Page extract:
------------------------------------------------------------

Besides the related symptoms, the actual tumor in the pancreas is also challenging to spot for both the patient and the healthcare professionals.

“It’s not like breast cancer or prostate cancer, where it impacts things that people might see or feel,” Dr. Templeton explained. “And a lot of our typical imaging has a hard time visualizing the pancreas cancer. So it’s not like an abdominal ultrasound would necessarily pick up on things.”

How Do You Know If You’re High Risk, and What Can You Do About It?

As difficult as it is to find pancreatic cancer in earlier stages, it can certainly be done, Dr. Schnoll-Sussman said. Though they’re a small percentage, people do survive the diagnosis, she added. 

One of the best ways to do this is through screenings, again, because of how difficult it is to notice the tumor or its symptoms in early stages. But unlike breast cancer or colon cancer, there’s no recommendation for screening the general population for pancreatic cancer.

“Right now, there are no so-called early detection tests,” Dr. Frankel said. “There are some relatively invasive tests to check for new pancreas cancers and because they are relatively invasive, we sort of reserve those for people who are at the highest risk.”

------------------------------------------------------------

Exercise prompt:
Transcribe the pancreatic cancer passage word for word, starting with "As difficult as" and going on through "diagnosis, she added.".

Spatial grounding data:
------------------------------------------------------------

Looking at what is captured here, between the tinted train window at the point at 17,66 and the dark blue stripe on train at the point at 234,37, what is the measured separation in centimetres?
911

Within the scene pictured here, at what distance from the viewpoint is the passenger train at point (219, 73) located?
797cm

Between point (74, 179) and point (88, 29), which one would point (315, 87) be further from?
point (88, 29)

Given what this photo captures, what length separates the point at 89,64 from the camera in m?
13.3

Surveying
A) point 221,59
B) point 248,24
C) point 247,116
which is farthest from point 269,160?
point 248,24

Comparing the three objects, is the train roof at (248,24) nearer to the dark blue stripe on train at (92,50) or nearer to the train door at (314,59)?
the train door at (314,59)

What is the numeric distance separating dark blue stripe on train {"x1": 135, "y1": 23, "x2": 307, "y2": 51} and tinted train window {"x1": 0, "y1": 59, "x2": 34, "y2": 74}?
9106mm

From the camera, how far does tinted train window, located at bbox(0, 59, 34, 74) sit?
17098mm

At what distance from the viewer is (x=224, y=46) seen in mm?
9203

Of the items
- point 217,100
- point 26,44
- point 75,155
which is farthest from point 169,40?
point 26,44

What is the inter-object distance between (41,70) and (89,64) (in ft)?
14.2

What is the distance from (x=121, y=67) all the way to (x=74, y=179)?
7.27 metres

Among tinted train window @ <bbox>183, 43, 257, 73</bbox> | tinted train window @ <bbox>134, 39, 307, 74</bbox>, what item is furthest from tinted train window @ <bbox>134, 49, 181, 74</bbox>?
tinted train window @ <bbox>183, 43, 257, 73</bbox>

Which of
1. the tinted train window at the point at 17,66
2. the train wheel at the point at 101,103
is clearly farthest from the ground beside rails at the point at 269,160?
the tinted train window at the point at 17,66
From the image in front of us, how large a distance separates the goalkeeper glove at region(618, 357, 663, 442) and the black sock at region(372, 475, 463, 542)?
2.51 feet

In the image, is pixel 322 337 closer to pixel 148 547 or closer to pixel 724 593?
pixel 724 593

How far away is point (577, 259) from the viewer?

------------------------------------------------------------

Exercise answer:
As difficult as it is to find pancreatic cancer in earlier stages, it can certainly be done, Dr. Schnoll-Sussman said. Though they’re a small percentage, people do survive the diagnosis, she added.